Kepahiang, Jepretnews.com – Sebuah kisah pilu menyayat hati datang dari Desa Cinta Mandi Baru, Kecamatan Bermani Ilir, Kabupaten Kepahiang.
Ranos bin Herman, seorang pemuda berusia 30 tahun, kini terpaksa berjuang melawan penyakit saraf kejepit akut yang telah merenggut kemampuannya untuk duduk dan berjalan. Kondisi ini secara drastis menghentikan segala aktivitasnya, menjebak Ranos dalam keterbatasan fisik yang memilukan.
Kepala Desa Redo, yang juga paman dari Ranos, mengungkapkan keprihatinannya yang mendalam. “Saat ini, Ranos sangat membutuhkan penanganan operasi yang serius dan segera.
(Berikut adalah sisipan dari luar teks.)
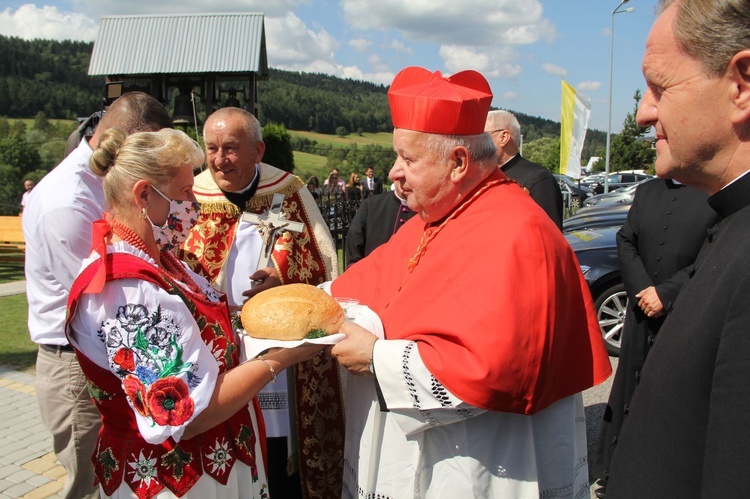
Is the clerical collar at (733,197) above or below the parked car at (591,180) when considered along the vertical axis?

Ia harus dirujuk ke rumah sakit besar seperti di Palembang atau Jakarta,” tutur Redo dengan nada getir.
“Namun, kami terkendala oleh biaya yang sangat besar, jauh di luar kemampuan keluarga kami.” Tambah Redo.
Pihak keluarga telah berupaya sekuat tenaga untuk mengumpulkan dana, namun hasilnya masih jauh dari cukup. Dengan hati penuh harap, kami mengetuk pintu hati para dermawan, memohon bantuan agar Ranos bisa segera mendapatkan pengobatan yang layak dan kembali pulih seperti sedia kala.
“Kami sangat berharap Bapak/Ibu dan teman-teman semua bisa menyisihkan sedikit rezeki untuk membantu Ranos sembuh dan kembali beraktivitas,” tambah Redo, suaranya sarat dengan permohonan.
Bagi yang tergerak untuk membantu meringankan beban Ranos, donasi dapat disalurkan melalui:
• WhatsApp: 085208122937
• Transfer Bank BRI: 0115-0113-3657-503 (atas nama Reka Efreni)
Atas nama keluarga, diucapkan terima kasih sebanyak-banyaknya atas segala bentuk bantuan. Semoga setiap donasi menjadi amal kebaikan yang dibalas berlipat ganda oleh Allah SWT, dan semoga saudara Ranos segera diberikan kesembuhan sehingga dapat beraktivitas seperti sedia kala. Aamiin.